Why classical myth and autism?

Why classical myth and autism?

The idea for this project started to take shape at a meeting in 2008 with a special needs teacher, who mentioned that, in her experience and those of her colleagues, autistic children often enjoy classical myth. I began to wonder why this might be the case, and whether – as a classicist who researches, and loves, classical myth – there was anything I could contribute. I started this blog to report on my progress which was often sporadic until the launch of the Warsaw-based European Research Council-funded project Our Mythical Childhood (2016-21) to trace the role of classics in children’s culture.

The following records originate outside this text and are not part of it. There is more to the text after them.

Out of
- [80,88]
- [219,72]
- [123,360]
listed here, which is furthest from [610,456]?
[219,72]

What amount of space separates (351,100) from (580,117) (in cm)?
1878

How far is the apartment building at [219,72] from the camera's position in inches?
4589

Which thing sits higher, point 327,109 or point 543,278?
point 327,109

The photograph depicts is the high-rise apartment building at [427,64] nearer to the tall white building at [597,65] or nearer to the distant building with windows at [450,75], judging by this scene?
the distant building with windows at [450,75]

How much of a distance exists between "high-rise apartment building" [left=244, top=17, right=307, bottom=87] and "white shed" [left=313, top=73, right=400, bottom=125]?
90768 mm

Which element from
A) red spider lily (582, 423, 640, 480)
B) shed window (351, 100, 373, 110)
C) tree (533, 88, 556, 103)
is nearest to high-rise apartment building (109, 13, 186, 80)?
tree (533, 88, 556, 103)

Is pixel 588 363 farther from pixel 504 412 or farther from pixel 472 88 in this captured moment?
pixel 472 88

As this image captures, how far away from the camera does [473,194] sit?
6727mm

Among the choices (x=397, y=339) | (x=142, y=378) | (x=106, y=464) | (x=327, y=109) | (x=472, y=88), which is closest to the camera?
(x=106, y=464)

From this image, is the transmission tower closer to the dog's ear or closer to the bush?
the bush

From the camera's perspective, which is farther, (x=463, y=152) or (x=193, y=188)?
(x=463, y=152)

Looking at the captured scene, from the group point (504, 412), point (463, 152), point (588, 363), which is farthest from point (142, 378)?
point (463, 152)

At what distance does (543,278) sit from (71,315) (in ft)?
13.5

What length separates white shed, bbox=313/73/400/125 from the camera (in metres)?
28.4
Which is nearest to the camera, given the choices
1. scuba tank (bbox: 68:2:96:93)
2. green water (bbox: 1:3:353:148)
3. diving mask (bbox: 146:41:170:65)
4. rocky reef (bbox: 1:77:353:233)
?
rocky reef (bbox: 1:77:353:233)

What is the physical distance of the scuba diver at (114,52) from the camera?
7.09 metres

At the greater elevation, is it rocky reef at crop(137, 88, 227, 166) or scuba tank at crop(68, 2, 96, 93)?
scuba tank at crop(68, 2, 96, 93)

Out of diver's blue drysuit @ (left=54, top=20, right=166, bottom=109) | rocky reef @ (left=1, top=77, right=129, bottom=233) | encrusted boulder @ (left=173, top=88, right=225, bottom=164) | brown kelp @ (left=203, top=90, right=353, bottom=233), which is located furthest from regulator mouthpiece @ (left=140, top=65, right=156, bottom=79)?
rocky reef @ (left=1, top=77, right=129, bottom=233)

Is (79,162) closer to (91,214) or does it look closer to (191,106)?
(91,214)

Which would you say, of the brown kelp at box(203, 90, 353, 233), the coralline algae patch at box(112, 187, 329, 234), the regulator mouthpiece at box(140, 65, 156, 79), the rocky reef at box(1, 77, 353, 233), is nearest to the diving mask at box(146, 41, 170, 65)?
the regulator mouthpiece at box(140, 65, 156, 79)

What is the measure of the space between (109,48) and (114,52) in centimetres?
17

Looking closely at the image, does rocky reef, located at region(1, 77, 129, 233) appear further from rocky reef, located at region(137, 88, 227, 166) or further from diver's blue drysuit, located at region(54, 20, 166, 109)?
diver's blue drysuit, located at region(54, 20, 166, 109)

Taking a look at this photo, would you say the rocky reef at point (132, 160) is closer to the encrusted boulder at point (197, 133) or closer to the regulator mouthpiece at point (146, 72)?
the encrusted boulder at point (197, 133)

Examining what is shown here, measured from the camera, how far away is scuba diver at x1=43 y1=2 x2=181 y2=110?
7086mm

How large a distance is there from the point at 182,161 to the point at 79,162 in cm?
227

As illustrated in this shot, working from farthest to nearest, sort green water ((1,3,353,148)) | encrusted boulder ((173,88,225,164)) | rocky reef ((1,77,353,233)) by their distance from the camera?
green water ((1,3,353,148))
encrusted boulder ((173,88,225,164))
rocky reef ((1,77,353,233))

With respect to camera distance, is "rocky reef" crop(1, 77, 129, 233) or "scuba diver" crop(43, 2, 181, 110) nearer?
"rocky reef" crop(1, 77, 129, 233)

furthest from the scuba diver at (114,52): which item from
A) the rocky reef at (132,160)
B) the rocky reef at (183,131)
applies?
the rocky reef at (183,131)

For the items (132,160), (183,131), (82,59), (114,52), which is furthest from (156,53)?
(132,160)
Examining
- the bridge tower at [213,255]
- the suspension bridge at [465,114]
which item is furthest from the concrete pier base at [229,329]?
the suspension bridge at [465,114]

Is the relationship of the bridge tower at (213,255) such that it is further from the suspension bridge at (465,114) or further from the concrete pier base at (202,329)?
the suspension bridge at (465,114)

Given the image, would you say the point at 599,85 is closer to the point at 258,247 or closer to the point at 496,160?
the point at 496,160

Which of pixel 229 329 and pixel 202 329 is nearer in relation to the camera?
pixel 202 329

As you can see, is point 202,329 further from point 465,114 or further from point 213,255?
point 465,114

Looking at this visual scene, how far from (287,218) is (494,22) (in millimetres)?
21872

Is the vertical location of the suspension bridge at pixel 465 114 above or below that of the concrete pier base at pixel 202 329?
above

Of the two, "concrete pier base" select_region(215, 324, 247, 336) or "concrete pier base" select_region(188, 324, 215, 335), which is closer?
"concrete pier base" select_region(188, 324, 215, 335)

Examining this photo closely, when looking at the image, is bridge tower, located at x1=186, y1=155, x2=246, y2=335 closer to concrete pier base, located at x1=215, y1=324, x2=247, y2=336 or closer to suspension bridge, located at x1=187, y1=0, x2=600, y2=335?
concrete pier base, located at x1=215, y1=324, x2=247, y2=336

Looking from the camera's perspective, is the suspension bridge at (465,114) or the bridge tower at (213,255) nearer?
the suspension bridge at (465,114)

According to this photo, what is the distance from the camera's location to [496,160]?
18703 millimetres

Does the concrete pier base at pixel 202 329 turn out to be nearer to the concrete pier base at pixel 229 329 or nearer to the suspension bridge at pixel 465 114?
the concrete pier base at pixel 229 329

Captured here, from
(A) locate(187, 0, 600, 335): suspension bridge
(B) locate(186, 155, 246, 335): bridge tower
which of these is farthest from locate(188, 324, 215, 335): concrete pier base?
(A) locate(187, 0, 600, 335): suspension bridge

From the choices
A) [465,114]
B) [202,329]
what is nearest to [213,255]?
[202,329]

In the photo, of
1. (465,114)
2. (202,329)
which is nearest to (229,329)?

My key contribution to the project is an exploration of classics in autistic children’s culture, above all by producing myth-themed activities for autistic children. This blog shares my progress, often along Herculean paths.

Thursday, 21 March 2013

Inclusivity and Diversity in UK Classics Programmes

I've started this posting with an image that I've just chosen for a poster I'm currently putting together.  It's to advertise a workshop that I'm co-organising at Roehampton for this coming May.  The event will explore issues surrounding the creation of an inclusive and diverse classical curriculum and as one of our planned themes is disability, an image that conveys a Hephaistos one could read as variously marginalised or powerful seems fitting.  Here are draft details of the event:

Roehampton University, London, Thursday 23 May 2013 11.30am-3.30pm

This HEA-funded workshop aims to explore the extent to which UK Classics departments can improve on inclusivity and diversity in their student bodies. The idea for the workshop was generated out of work being done at the University of Roehampton in an HEA funded project on ‘Re-imagining Attainment for All’ which is investigating what factors enhance the success of and what elements are barriers to the success of for BME students. The workshop will also build on previous work at Roehampton into making learning happen for disabled students studying classical civilisation.

Topics to be covered include:

• What is the perception of Classics and related degree programmes such as Ancient History and Classical Civilisation among prospective students?

• Do some students feel excluded from studying Classical subjects?

• Why do so few students from particular black and minority ethnic groups apply to study Classical subjects?

• What support is there/should there be for disabled students, e.g autistic and dyslexic students?

• How can the degrees/curriculum be made attractive to a diverse range of students?